• **Problem requirements**
Count the lines in the data below that contain the word "knee". Reply with only that number.

• **Records supplied**
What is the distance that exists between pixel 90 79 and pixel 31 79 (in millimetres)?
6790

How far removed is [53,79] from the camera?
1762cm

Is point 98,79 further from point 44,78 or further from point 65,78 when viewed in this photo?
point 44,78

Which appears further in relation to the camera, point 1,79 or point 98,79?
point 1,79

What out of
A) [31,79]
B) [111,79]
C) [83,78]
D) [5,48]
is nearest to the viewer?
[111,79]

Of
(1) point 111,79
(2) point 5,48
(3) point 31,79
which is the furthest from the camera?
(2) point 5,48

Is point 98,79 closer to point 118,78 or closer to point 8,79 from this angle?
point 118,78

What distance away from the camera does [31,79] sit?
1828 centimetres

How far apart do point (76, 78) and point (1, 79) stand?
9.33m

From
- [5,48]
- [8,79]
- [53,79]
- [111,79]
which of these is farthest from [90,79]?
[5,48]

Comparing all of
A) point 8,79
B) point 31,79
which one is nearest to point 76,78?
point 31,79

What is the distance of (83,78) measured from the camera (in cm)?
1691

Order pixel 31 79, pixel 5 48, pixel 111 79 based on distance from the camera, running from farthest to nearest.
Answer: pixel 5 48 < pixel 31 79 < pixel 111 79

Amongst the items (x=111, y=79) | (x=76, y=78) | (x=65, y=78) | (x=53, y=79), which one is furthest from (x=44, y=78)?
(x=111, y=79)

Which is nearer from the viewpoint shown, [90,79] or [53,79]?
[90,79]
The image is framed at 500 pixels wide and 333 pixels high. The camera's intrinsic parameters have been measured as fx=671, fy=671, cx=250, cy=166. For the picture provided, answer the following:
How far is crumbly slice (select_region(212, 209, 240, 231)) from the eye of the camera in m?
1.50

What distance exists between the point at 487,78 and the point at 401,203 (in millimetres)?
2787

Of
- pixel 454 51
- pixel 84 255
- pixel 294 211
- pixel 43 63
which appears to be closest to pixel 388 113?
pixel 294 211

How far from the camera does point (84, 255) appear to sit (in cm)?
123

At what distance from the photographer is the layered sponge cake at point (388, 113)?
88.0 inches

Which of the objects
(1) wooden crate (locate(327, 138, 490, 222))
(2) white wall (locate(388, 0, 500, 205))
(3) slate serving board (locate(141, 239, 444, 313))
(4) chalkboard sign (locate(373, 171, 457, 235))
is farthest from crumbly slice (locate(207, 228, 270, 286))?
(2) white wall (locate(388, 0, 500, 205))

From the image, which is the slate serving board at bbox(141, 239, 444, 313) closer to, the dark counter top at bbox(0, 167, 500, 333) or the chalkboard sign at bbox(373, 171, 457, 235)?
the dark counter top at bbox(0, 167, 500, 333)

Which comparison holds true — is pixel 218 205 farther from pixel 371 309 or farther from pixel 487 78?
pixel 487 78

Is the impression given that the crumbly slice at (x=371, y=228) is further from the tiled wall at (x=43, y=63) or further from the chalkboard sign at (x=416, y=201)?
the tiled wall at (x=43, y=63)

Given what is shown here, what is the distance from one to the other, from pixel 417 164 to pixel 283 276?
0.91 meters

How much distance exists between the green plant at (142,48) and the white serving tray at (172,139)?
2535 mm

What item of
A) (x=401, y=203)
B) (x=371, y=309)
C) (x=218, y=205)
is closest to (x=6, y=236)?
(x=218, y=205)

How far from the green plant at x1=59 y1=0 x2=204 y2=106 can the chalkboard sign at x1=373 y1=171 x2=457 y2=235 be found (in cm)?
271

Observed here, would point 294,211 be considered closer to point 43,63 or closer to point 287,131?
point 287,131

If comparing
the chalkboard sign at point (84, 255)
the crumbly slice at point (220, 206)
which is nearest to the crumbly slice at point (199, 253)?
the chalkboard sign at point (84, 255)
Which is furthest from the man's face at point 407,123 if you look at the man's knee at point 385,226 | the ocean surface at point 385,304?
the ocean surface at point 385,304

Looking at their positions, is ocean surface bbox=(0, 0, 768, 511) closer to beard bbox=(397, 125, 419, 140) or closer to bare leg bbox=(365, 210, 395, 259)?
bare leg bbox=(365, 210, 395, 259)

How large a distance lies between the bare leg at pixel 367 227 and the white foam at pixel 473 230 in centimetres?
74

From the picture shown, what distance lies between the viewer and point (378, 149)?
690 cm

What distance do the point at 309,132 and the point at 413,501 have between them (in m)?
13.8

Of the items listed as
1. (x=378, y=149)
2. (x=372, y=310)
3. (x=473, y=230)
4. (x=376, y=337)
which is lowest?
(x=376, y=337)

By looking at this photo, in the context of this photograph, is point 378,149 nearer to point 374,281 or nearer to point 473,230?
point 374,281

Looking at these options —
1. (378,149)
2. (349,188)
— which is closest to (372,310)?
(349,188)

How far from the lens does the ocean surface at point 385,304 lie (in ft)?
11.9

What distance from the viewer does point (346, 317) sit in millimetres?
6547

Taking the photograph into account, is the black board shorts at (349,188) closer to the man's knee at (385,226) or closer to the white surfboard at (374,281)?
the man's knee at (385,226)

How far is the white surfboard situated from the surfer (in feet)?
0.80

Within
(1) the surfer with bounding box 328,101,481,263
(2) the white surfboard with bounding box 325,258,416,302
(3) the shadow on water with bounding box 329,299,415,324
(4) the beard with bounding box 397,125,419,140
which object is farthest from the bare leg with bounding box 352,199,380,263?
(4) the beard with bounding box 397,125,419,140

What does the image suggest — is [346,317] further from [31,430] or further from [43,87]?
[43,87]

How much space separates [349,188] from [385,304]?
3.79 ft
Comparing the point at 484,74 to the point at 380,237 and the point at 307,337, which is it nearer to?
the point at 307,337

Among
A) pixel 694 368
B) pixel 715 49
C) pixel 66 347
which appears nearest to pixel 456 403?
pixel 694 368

* * *

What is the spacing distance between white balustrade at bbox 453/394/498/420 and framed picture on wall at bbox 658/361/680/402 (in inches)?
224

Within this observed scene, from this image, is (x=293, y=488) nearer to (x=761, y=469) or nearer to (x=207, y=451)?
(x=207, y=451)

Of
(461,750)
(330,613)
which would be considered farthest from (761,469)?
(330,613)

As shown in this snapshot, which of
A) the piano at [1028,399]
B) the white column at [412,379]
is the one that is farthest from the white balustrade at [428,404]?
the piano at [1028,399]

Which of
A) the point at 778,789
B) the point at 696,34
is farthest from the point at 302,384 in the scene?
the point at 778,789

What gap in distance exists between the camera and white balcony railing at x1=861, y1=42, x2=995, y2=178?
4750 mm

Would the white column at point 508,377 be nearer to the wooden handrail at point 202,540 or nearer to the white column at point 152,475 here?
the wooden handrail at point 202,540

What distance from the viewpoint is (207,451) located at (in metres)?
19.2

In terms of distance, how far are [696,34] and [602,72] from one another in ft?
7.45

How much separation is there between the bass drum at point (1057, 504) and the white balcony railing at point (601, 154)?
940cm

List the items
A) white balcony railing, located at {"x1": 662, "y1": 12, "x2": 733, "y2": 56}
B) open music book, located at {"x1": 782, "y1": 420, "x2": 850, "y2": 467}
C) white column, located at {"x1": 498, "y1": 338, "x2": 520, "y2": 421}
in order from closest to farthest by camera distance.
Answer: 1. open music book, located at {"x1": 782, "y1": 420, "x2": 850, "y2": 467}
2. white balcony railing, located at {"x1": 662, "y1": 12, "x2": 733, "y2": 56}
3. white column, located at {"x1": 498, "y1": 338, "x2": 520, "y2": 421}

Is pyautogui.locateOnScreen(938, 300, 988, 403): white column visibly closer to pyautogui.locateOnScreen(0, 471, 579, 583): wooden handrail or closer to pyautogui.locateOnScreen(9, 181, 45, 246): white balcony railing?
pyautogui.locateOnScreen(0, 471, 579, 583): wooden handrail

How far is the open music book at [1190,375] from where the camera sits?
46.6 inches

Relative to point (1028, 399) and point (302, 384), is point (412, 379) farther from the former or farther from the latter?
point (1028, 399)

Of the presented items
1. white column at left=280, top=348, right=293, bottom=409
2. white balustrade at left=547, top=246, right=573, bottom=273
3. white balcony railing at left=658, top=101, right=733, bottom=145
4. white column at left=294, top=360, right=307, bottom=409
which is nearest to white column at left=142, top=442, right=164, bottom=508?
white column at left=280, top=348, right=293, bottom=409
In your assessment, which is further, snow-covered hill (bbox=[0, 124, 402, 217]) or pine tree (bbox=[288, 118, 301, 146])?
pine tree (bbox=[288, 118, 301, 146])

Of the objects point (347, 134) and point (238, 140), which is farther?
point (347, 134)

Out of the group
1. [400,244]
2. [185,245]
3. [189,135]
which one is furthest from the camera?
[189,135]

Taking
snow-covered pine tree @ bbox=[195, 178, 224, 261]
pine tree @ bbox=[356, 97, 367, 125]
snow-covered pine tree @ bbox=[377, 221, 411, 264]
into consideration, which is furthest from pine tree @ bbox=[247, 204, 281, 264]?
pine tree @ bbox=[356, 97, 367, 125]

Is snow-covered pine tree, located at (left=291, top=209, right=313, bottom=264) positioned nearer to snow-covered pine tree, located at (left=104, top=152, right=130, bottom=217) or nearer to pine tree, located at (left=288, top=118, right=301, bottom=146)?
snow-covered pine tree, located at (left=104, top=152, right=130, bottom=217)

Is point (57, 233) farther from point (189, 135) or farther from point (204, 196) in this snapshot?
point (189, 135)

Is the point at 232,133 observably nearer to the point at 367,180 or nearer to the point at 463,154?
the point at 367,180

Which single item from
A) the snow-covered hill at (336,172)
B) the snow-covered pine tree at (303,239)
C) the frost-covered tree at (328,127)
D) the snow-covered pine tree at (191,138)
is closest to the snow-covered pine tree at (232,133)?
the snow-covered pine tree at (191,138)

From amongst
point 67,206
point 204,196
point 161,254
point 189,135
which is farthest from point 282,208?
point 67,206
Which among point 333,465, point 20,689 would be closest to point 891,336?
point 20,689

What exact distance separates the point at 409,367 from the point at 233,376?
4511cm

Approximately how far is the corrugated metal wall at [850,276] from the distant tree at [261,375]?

• **Answer to this exercise**
3